[Web page caption snippets]
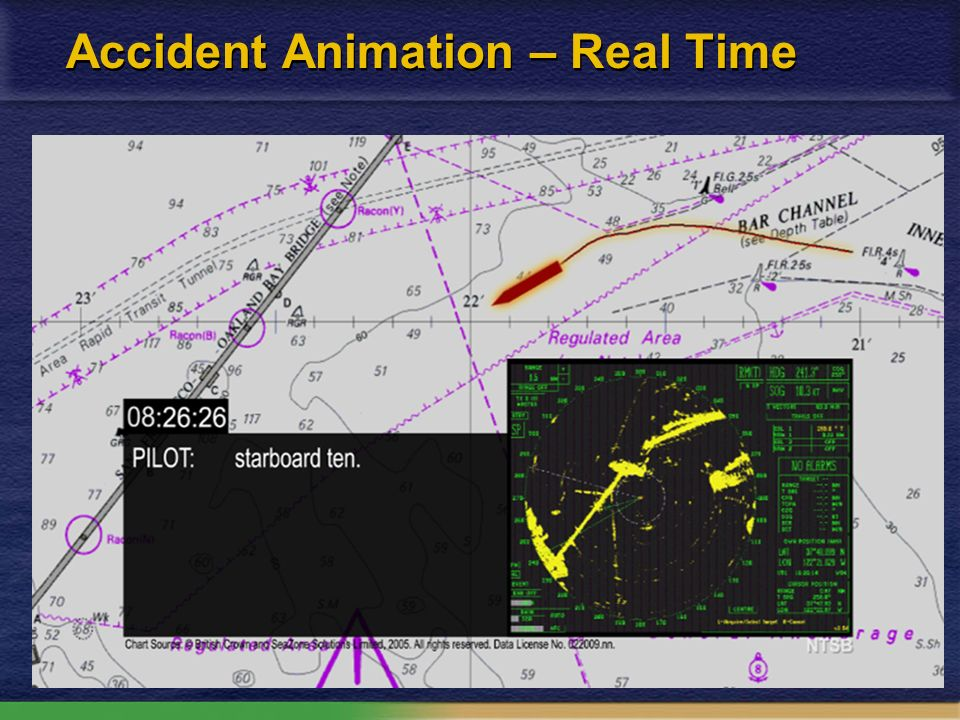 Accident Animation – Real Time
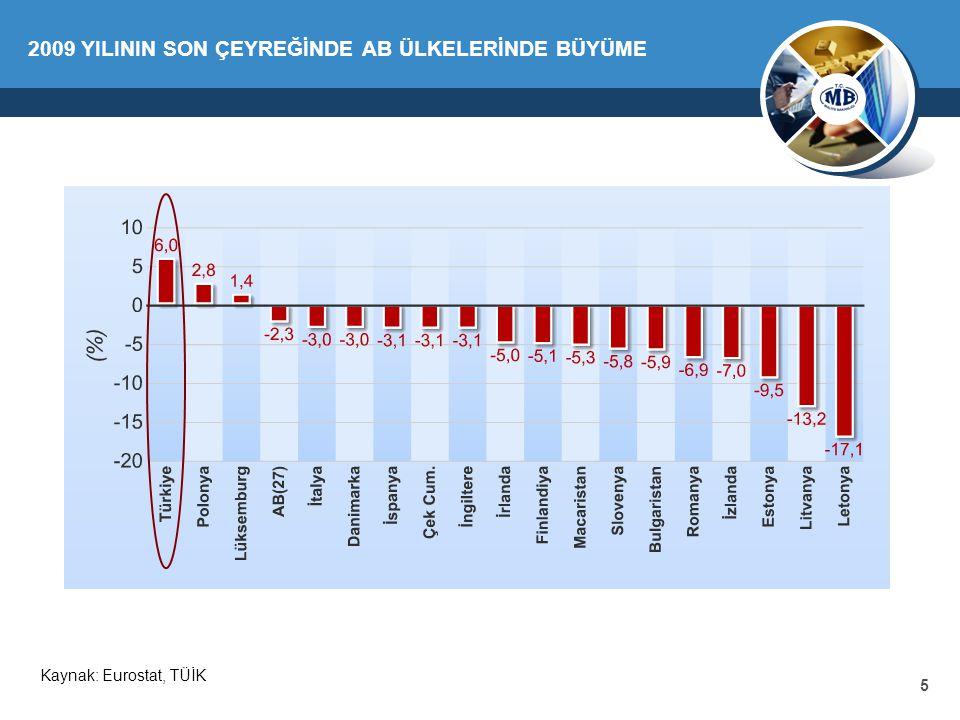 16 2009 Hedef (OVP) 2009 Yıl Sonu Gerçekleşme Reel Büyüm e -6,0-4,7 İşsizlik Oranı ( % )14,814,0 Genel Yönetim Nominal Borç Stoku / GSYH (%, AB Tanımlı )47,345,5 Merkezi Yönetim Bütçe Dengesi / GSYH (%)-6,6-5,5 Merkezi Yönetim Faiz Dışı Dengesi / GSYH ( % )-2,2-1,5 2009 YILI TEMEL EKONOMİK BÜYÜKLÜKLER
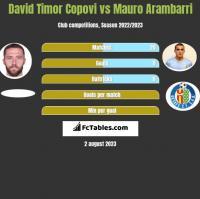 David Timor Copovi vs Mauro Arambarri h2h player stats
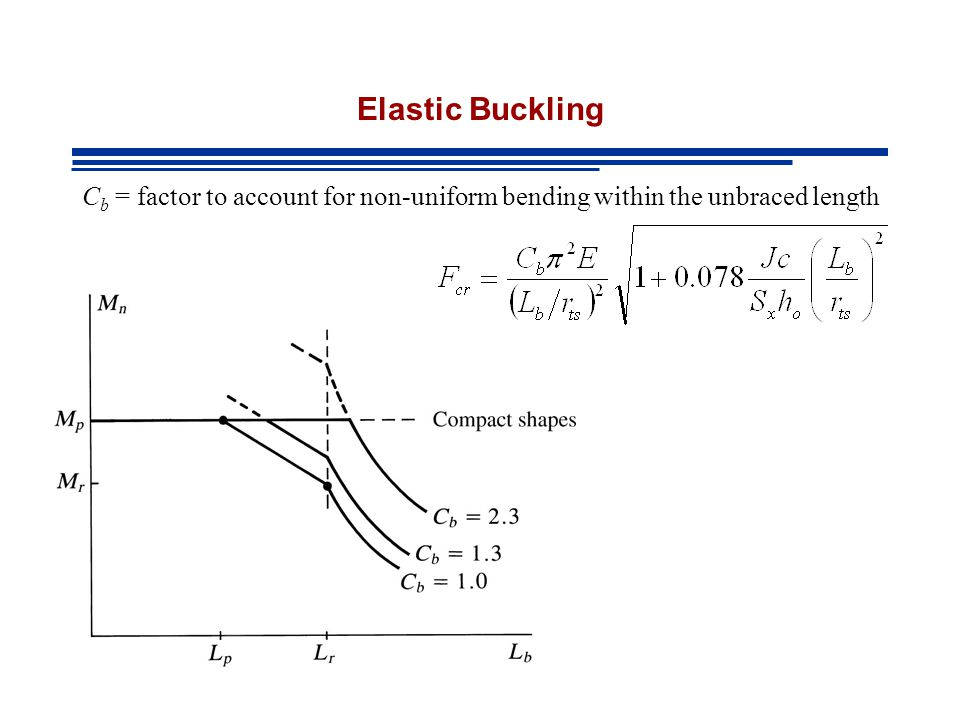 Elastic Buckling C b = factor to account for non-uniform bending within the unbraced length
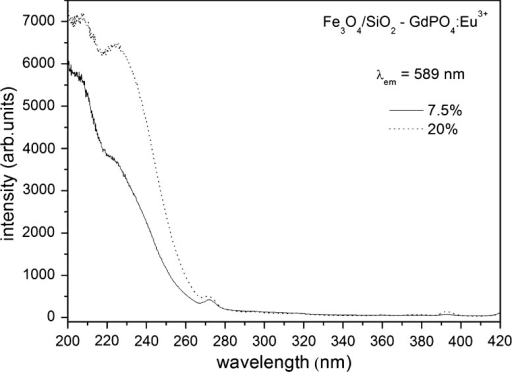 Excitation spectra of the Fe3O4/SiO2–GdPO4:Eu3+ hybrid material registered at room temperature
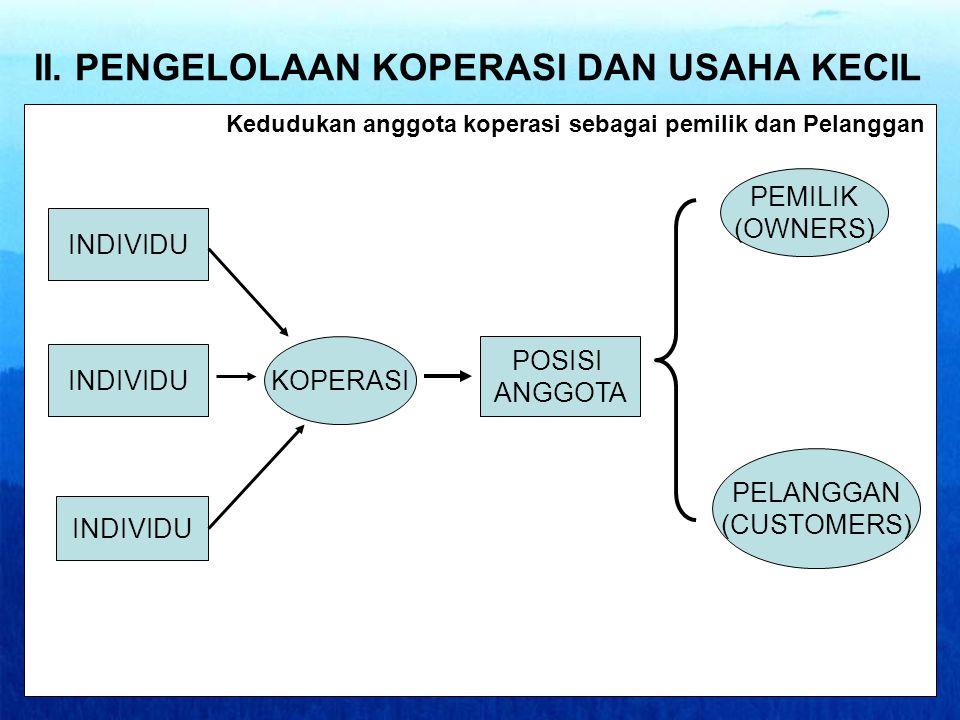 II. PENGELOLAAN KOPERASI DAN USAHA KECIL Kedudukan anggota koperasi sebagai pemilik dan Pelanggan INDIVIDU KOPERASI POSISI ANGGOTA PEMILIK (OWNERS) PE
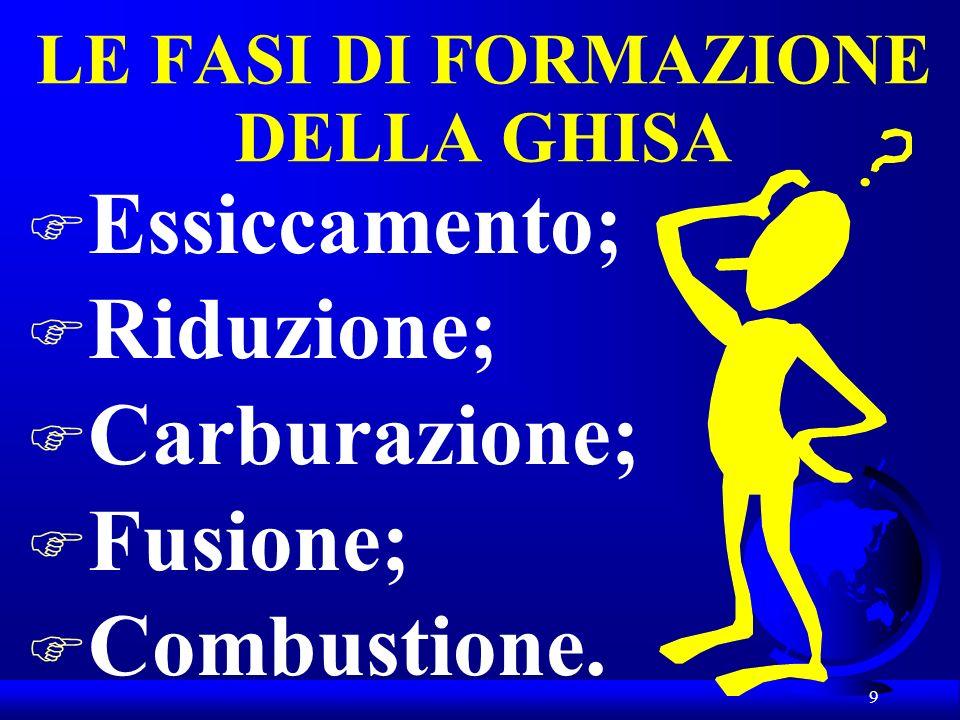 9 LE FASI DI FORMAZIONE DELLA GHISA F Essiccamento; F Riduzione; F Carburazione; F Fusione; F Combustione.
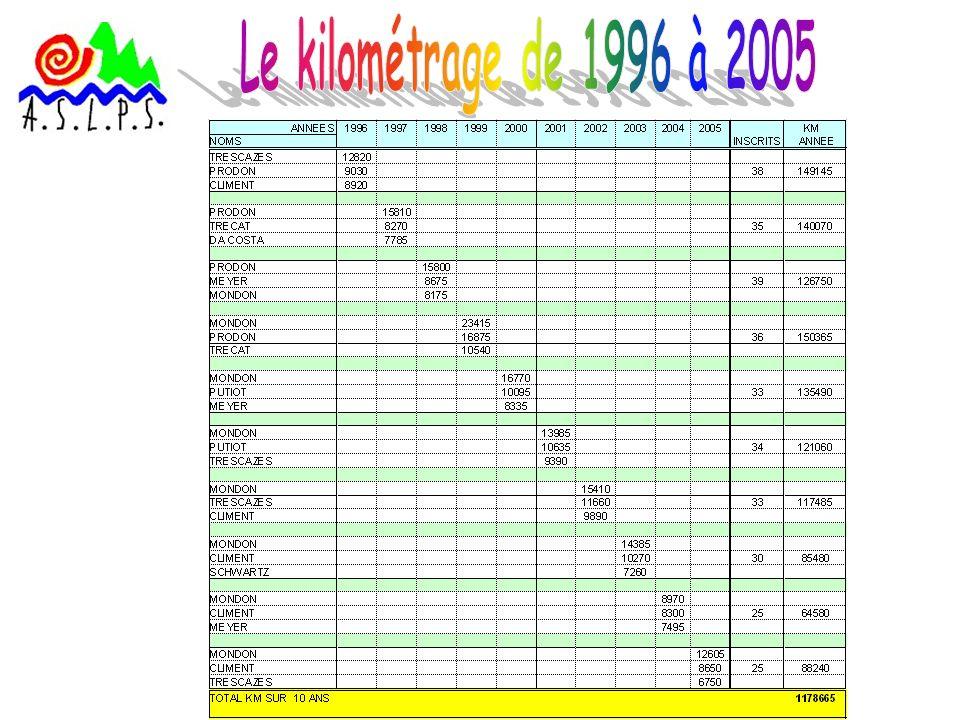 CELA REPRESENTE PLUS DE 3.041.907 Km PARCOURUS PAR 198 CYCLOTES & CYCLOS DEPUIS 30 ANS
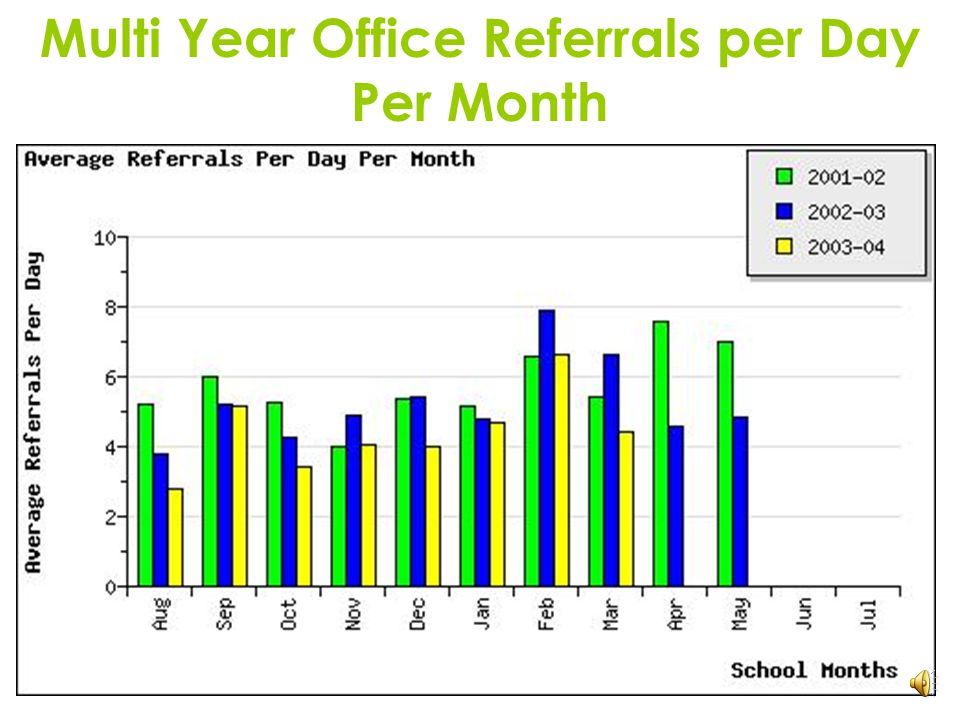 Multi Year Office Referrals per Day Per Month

### About this exercise
Print the stretch of the data from the line with "David Timor Copovi" through its last line, exactly and with both ends kept. Omit pictures.

### Task output
 David Timor Copovi vs Mauro Arambarri h2h player stats
 Elastic Buckling C b = factor to account for non-uniform bending within the unbraced length
 Excitation spectra of the Fe3O4/SiO2–GdPO4:Eu3+ hybrid material registered at room temperature
 II. PENGELOLAAN KOPERASI DAN USAHA KECIL Kedudukan anggota koperasi sebagai pemilik dan Pelanggan INDIVIDU KOPERASI POSISI ANGGOTA PEMILIK (OWNERS) PE
 9 LE FASI DI FORMAZIONE DELLA GHISA F Essiccamento; F Riduzione; F Carburazione; F Fusione; F Combustione.
 CELA REPRESENTE PLUS DE 3.041.907 Km PARCOURUS PAR 198 CYCLOTES & CYCLOS DEPUIS 30 ANS
 Multi Year Office Referrals per Day Per Month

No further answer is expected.